--- Work to be completed ---
Find every line of the records that contains the word "blue" and copy each of those lines.

--- Entries provided ---
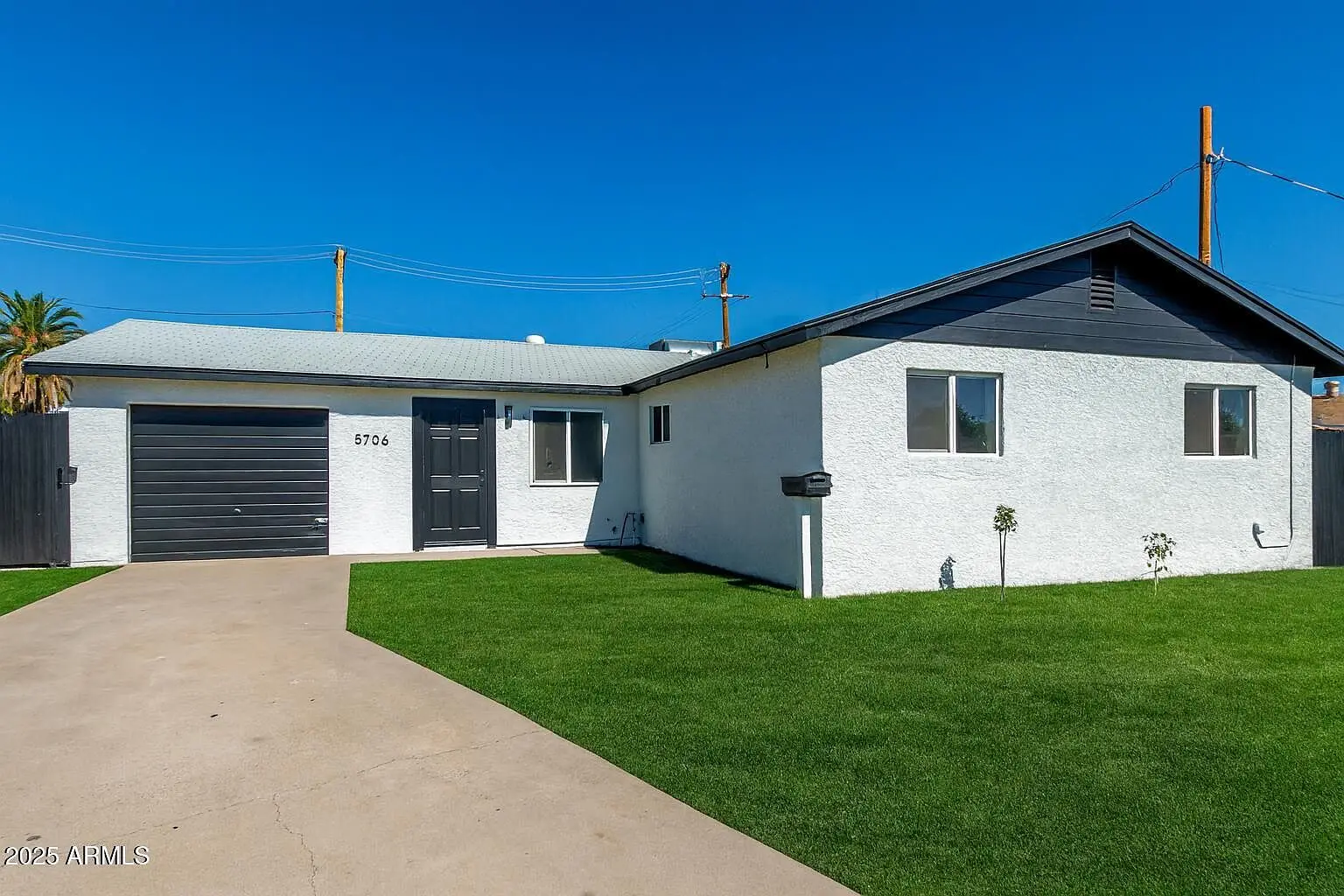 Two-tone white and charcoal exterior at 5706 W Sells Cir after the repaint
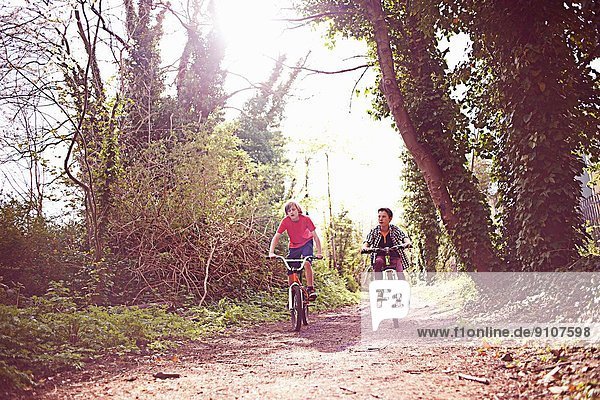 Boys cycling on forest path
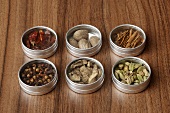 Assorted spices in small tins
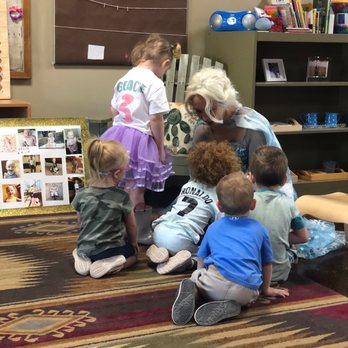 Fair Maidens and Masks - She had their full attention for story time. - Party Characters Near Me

--

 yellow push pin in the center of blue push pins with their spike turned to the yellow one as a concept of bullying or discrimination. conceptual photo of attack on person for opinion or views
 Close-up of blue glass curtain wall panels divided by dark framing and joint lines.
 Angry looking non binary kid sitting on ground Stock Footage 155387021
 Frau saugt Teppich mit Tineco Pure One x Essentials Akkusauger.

--- Exercise solution ---
 yellow push pin in the center of blue push pins with their spike turned to the yellow one as a concept of bullying or discrimination. conceptual photo of attack on person for opinion or views
 Close-up of blue glass curtain wall panels divided by dark framing and joint lines.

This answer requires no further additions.